Court: Creditors can’t seize IRAs

? The Supreme Court gave bankrupt Americans another layer of financial protection Monday, ruling that creditors cannot seize their Individual Retirement Accounts.

The unanimous decision shields a nest egg relied upon by millions of people.

The justices said IRAs should join pensions, 401(k)s, Social Security and other benefits tied to age, illness or disability that are afforded protection under federal bankruptcy law.

Justice Clarence Thomas, writing for the court, said a bankrupt Arkansas couple was entitled to keep more than $55,000 in retirement savings from creditors.

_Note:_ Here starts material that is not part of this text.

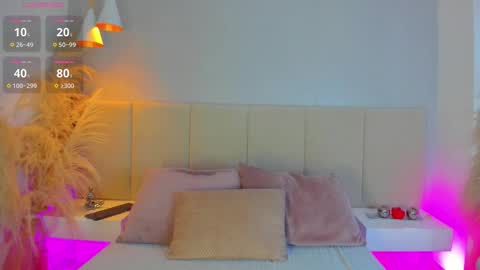 April online show from December 4, 10:37 am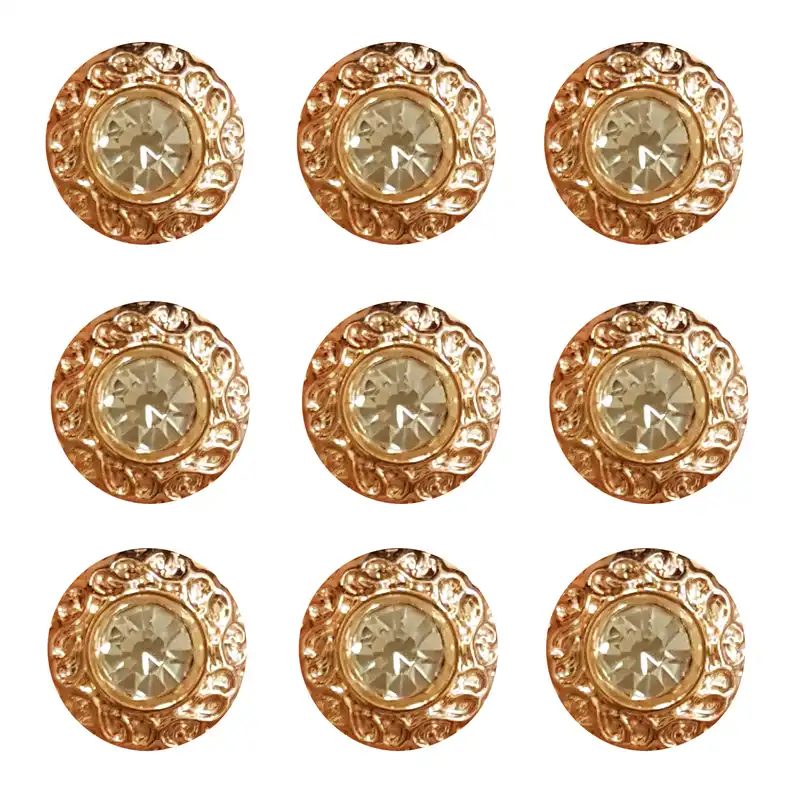 دکمه کد NG_A39 بسته 9 عددی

He reasoned that IRAs are benefits tied to a person’s age under the federal statute because a tax penalty is imposed if a person makes withdrawals before age 60.

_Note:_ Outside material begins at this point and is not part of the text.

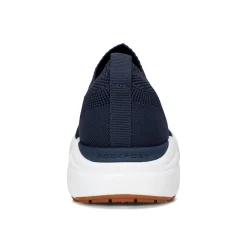 Women's Demi Slip-on Casual Sneakers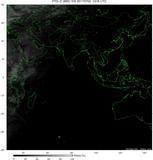 FY2D-086E-201707031316UTC-VIS.jpg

“That penalty erects a substantial barrier to early withdrawal,” Thomas wrote. “Funds in a typical savings account, by contrast, can be withdrawn without age-based penalty.”

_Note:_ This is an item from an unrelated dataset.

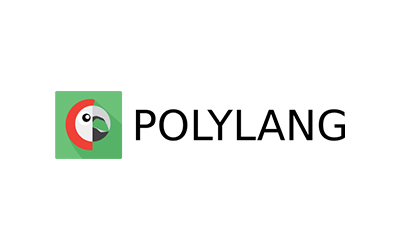 Polylang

The ruling affects 16 states and the District of Columbia, which do not have their own state laws protecting IRAs. The remaining 34, including Kansas, have separate state laws.

IRAs let most investors contribute up to $4,000 annually to a fund that grows tax-free until withdrawals. It is the retirement plan typically used by workers between jobs, according to AARP, the advocacy group for people older than 50.